Galactic Origin of Relativistic Bosons and XENON1T Excess
Jatan Buch, Manuel A. Buen-Abad, JiJi Fan, John Shing Chau Leung

TL;DR
The paper investigates whether relativistic bosons from dark matter decay or annihilation in our galaxy could explain the XENON1T excess, concluding current bounds prevent this explanation under existing constraints.
Contribution
It establishes model-independent upper bounds on relativistic boson fluxes from galactic dark matter and assesses their inability to account for the XENON1T excess within current experimental limits.
Findings
Galactic dark matter decay/annihilation cannot produce enough relativistic bosons to explain the XENON1T excess.
Derived upper bounds on boson fluxes are independent of boson identity or couplings.

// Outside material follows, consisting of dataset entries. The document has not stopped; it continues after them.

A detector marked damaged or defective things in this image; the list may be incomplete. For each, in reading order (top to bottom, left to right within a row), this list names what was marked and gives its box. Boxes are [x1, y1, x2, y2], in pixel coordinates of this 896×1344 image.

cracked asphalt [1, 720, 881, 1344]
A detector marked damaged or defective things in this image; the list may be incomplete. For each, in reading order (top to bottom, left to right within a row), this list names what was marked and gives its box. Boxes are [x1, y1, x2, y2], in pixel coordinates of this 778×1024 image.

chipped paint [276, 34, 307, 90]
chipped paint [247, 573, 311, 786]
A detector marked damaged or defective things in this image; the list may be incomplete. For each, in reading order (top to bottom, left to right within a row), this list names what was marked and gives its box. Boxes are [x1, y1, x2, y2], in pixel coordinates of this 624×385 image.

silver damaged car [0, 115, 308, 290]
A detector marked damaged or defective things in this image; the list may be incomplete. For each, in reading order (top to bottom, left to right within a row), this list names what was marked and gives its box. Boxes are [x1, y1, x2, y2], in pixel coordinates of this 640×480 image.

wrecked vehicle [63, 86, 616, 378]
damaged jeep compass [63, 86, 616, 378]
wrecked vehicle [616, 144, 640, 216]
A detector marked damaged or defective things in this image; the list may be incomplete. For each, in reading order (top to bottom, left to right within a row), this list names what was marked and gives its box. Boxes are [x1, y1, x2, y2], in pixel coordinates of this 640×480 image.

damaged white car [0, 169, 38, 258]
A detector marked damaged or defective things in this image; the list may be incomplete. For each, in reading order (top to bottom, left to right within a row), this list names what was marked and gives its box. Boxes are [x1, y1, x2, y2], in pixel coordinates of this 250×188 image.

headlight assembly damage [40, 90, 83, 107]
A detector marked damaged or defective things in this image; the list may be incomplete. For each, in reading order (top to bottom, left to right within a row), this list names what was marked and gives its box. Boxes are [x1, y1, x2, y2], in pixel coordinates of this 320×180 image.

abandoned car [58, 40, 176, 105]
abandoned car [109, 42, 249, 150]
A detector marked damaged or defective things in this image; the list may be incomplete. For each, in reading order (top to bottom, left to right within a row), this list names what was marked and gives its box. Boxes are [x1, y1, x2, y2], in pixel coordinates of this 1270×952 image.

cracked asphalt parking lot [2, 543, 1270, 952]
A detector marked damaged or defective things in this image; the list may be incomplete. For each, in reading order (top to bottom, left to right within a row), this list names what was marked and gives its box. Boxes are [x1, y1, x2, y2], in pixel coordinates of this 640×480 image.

Current experimental constraints prevent relativistic bosons from explaining the XENON1T anomaly.
Abstract
We entertain the exotic possibility that dark matter (DM) decays or annihilations taking place in our galaxy may produce a flux of relativistic very weakly-coupled bosons, axions or dark photons. We show that there exist several upper bounds for this flux on Earth assuming generic minimal requirements for DM, such as a lifetime longer than the age of the Universe or an annihilation rate that leaves unaffected the background evolution during matter domination. These bounds do not depend on the identity or the couplings of the bosons. We then show that this new flux cannot be large enough to explain the recent XENON1T excess, while assuming that the bosons' couplings to the Standard Model are consistent with all current experimental and observational constraints. We also discuss a possible caveat to these bounds and a route to explain the excess.